RAID Scaling Charts, Part 1

RAID Modes Explained

It’s very easy to create a high speed RAID array that provides both high I/O performance and fantastic throughput: all you need is a stripe set with as many hard drives as you want, or as many as your controller can support. Motherboards have four to six SATA ports with basic RAID support, while professional RAID controllers are available with 8, 12, 16 or even 24 ports. However, bear in mind that a RAID 0 array will lose all of its data if even one of its member hard drives fails, so make sure that it is for temporary use and not permanent storage.

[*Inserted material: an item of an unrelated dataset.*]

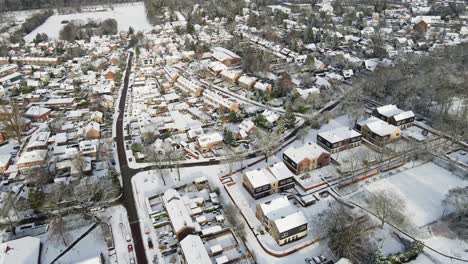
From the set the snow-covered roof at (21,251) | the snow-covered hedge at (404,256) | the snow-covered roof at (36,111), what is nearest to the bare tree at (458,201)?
the snow-covered hedge at (404,256)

The common approach to achieve both high performance and data safety is either RAID 0+1, which is a mirrored stripe set of two or more drives, or RAID 5. The latter distributes data across all but one drive; the controller then calculates parity redundancy information for the entire stripe set, and stores it on the remaining drive. To avoid this drive becoming a bottleneck, the parity information is cycled across the drives as well. (If this were not the case, we’d be using a RAID 3 array.) In this article we will stick to looking at RAID 0, RAID 1 and RAID 0+1.

RAID 0: Striping (High Performance)

A, B and C are different blocks of a file. In a RAID 0 stripe set, the controller will cycle blocks of selectable size (typically 8-32 kB) across all available RAID 0 hard drives. This helps to accelerate both read and write performance, but a RAID 0 is susceptible to drive defects. RAID 0 works with two or more hard drives.